À l’époque du triomphe des réseaux sociaux, de l’ambition renouvelée de Mark Zuckerberg, l’inventeur de Facebook, « de rassembler le monde », il paraît nécessaire de réfléchir sur nos liens. La psychanalyse est-elle toujours à la hauteur des liens inédits que Freud et Lacan ont initiés ? Peut-elle en créer des nouveaux ? La cité sait-elle encore accueillir le peuple ?
               
L’enfant subit plus souvent qu’il ne choisit les liens qui l’attachent à l’autre. Lacan le dit à propos de Léonard de Vinci lorsqu’il met, en exergue d’un de ses écrits, Des enfants au maillot (1). Le peintre de La cène y rapporte une de ses visions – elle fait pitié. Il voit les citoyens des « cités de la mer », les bras et les jambes ligotés « dans de solides liens » par des gens « qui n’entendent point (leur) langue ». Être ligoté par des gens qui parlent une langue inconnue et qui ne comprennent pas la vôtre est comparable au sort de quelqu’un qui souffre d’un symptôme que personne ne sait déchiffrer ni a fortiori réduire. La psychanalyse a été inventée par Freud pour suppléer à l’opacité de cette souffrance.
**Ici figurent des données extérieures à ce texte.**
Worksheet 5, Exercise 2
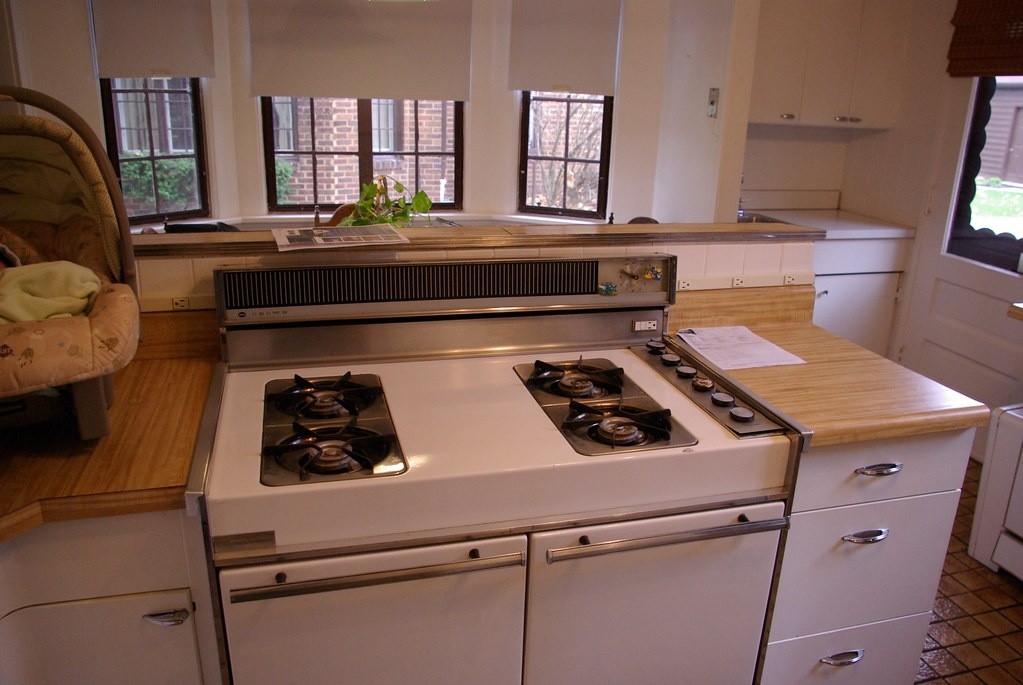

Dans un autre texte des Écrits, Lacan s’exclame, à propos du lien religieux : « et ce n’est pas pour demain que les liens sacrés cesseront de nous tirer à hue et à dia (2) ». Il est assez d’accord avec Freud, scandalisé par le commandement biblique et évangélique, « Aime ton prochain comme toi-même ! » Ce commandement n’a empêché aucune guerre de religion.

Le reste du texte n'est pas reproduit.